Second generation pine needle scale has begun to hatch
Pine needle scale summer generation has begun to hatch in Lower Michigan. Target insecticide applications for when most crawlers have emerged and begun to settle down.
Pine needle scale, Chionaspis pinifolia (Diasoididae), is an armored scale that can be a serious pest of two-needle pines used as Christmas trees and ornamental plantings, especially Scots and Mugo pine. Pine needle scale feeds by sucking sap from the needles, which can cause needles to turn yellow and may reduce the tree’s growth. In Michigan, we see two generations each year. The first generation crawlers emerge in spring about the time of full lilac bloom. Second generation crawlers normally occur in mid-July at about 1,280-1,500 growing degree days (GDD) base 50. It is this generation of newly hatched crawlers that move onto new growth, or current-year needles.
The summer generation eggs hatch over a relatively long time period of two to four weeks. This extended period of hatching probably occurs because spring generation scales develop at different rates, depending on where they are located on the tree. Some scales develop relatively quickly because they are exposed to more sun and warmer temperatures than scales that feed in shaded locations on the tree. As a result, eggs that develop into second generation adults are laid over a longer period of time as first generation adult female scales reach maturity.

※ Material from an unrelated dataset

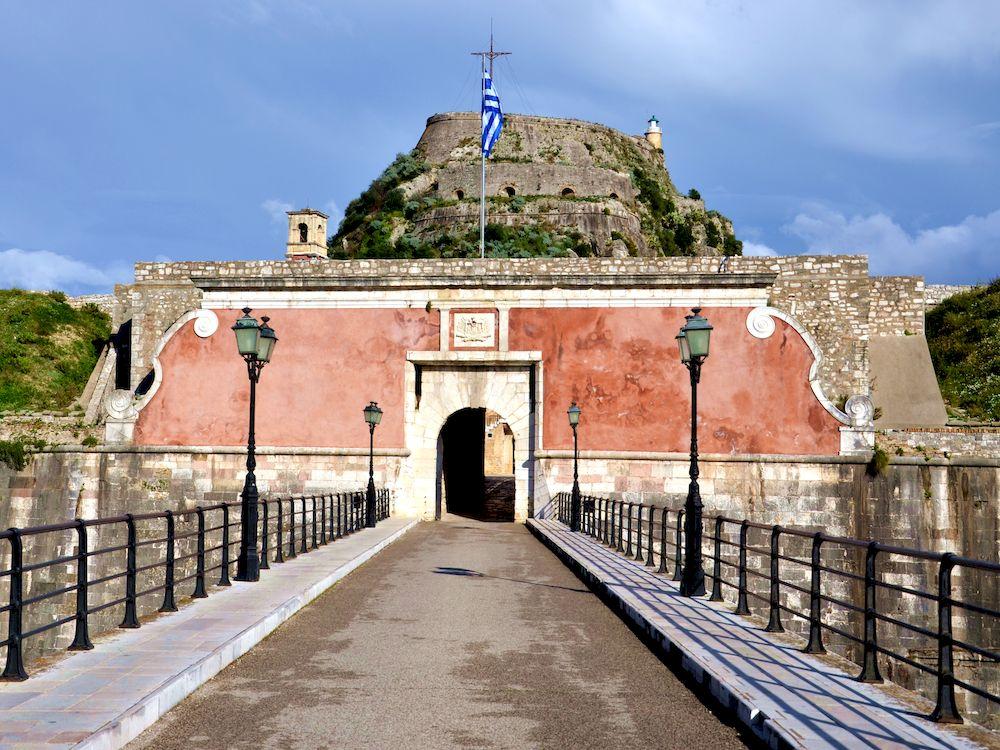 Voyage à pied en Grèce, visite de Corfou, vieille forteresse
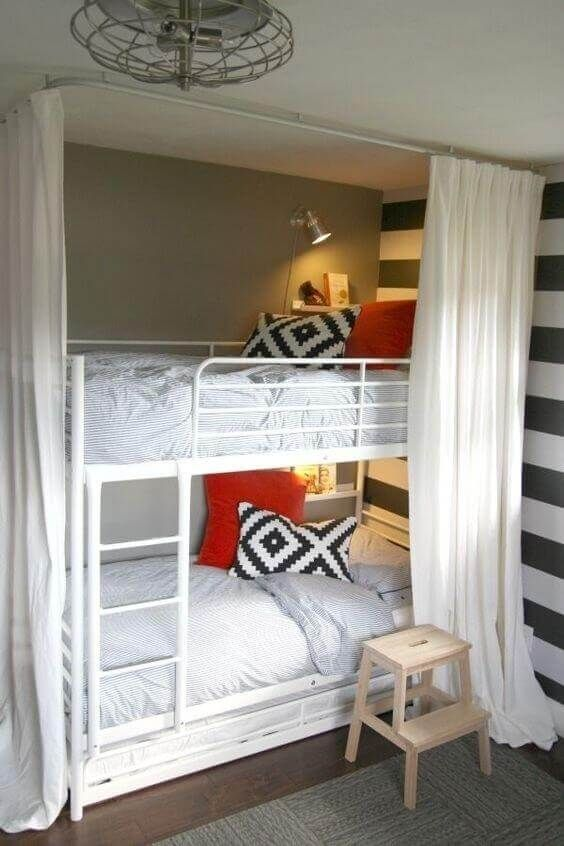 Regular bunk beds are too boring, it is time to innovate with great out-of-the-box bunks, and these bunk bed decorating ideas might just do the trick. For more ideas go to glamshelf.com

Second generation scales mature and lay eggs late summer then die. Their eggs overwinter under the white scale covering until the following spring. Often, it’s not until fall when the scale develops this white, wax covering that growers realize they have a problem.
With this summer generation, growers will want to target their insecticide applications when most of the crawlers have emerged and begun to settle down. With the longer hatching period, two applications may be needed.